どのコマンドも、最初の引数として充電ポイントの ID を取り、その充電ポイント自身の答えを結果として返します。
| コマンド | ほかの引数 | 何をするか |
|---|---|---|
| ChangeAvailability | ConnectorId、Type(Operative か Inoperative) |
充電コネクターを使える状態にする、あるいは外します。 |
| ChangeConfiguration | Key、Value | 充電ポイントの構成のキーを 1 つ設定します(OCPP 1.6)。 |
| ClearCache | なし | 充電ポイントの認可のキャッシュを消します。 |
| GetConfiguration | Key | 構成のキーを 1 つ読みます(OCPP 1.6)。 |
| RemoteStartTransaction | IdTag | あるトークンのための充電を始めます。 |
| RemoteStopTransaction | TransactionId | 走っている充電を止めます。 |
| GetTransactionStatus | TransactionId | そのトランザクションがまだ走っているかを尋ねます(OCPP 2.x)。 |
| Reset | なし | 充電ポイントを再起動します。 |
| UnlockConnector | ConnectorId | 充電コネクターからケーブルを解放します。 |
| SetChargingProfile | ConnectorId、Limit、NumberOfPhases | 充電の電力の上限を設定します。 |
| SetVariables | ComponentName、VariableName、AttributeType、AttributeValue | あるコンポーネントの変数を 1 つ設定します(OCPP 2.x)。 |
| GetVariables | ComponentName、VariableName、AttributeType | あるコンポーネントの変数を 1 つ読みます(OCPP 2.x)。 |
AttributeType は Actual、Target、MinSet、MaxSet のいずれかです。
答えを待つこと。コマンドは、ステーションが送った時点では終わっていません。ステーションは、送ったまさにその指令に充電ポイントが答えるまで呼び出しを開いたままにし、それを一緒に運ばれる対応付けの識別子で突き合わせ、そのときはじめて成功を伝え、答えを返します。それ以外の終わり方は 3 つで、どれも理由を添えた失敗として伝えられます。
- 充電ポイントがつながっていない、あるいはその接続が開いていない。何も送られません。
- 充電ポイントが OCPP のエラーで答えた。たとえば、実装していないコマンドです。そのエラーコードが理由になります。

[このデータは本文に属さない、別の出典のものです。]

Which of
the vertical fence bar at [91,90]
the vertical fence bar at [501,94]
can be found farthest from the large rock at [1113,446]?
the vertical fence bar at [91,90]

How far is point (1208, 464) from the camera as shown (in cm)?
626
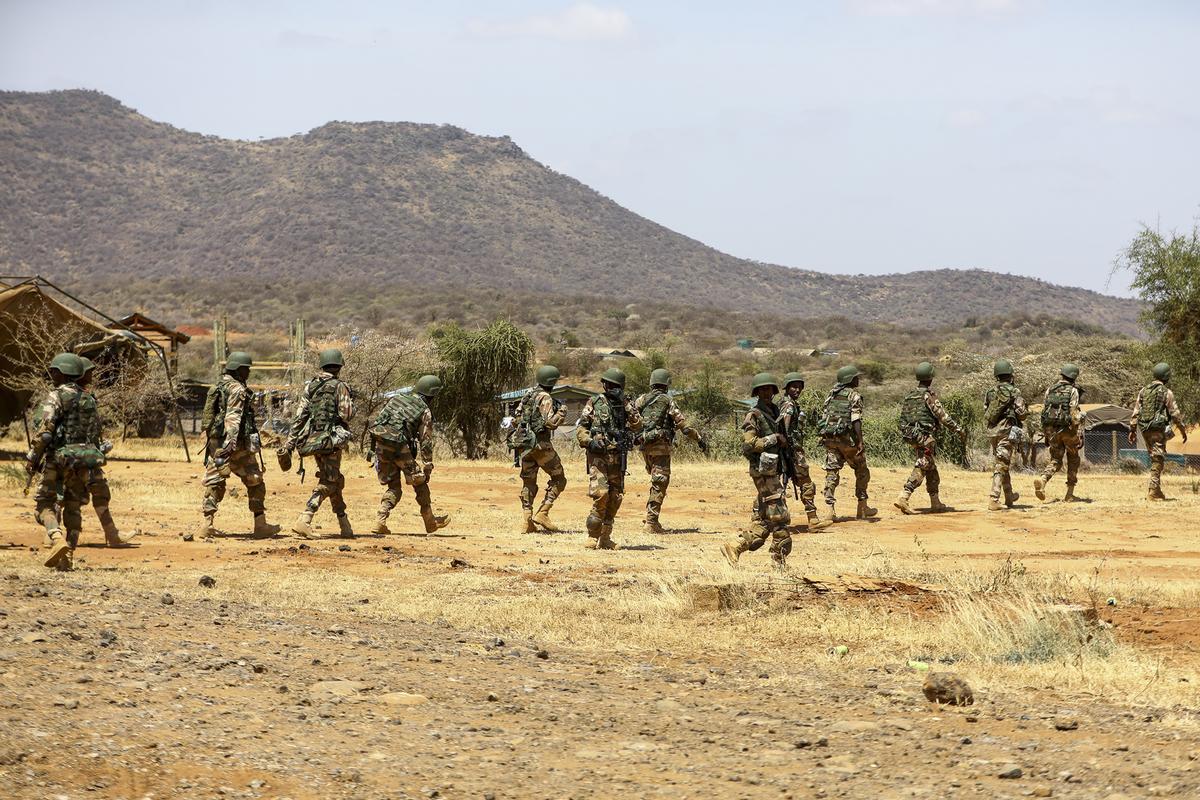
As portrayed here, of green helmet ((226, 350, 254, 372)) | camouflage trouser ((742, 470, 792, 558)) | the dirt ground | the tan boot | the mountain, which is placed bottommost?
the dirt ground

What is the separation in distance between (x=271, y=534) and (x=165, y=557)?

- 答えがまったくないまま 30 秒が過ぎた。誰も答えなかったコマンドは失敗であって、決して成功ではありません。
機器が持っていない充電ポイントや、つながっていない充電ポイントに対して出したコマンドは、待ち行列に入るのではなく、その場で拒否されます。
機器検出
OCPP のドライバーの機器検出は、セントラルシステムに今つながっている充電ポイントを並べ、候補のチャネルを読むと、その充電ポイントがこれまでに報告した充電コネクター 1 つにつき Meter と Status のタグを 1 つずつ提案します。
最初の充電ポイントは必ず手で設定します。セントラルシステムが待ち受ける前は何もつなげませんし、待ち受けるのはここに OCPP の機器ができてからです。ですから、充電ポイントを 1 つも設定していない設備をスキャンしても何も見つからず、そう伝えます。その最初の機器は、充電器がつないでくるときの ID で追加してください。そのあとは、つないできた充電器を機器検出で見つけられます。機器検出の全体の流れは Connector のページにあります。
ID は、証明書でも、接続のパスでも、機器との突き合わせでも、大文字と小文字を問わずに照合します。CP-A を名乗る証明書を持って cp-a としてつないでくる充電器は、識別子が CP-A と書かれた機器と同じ充電ポイントです。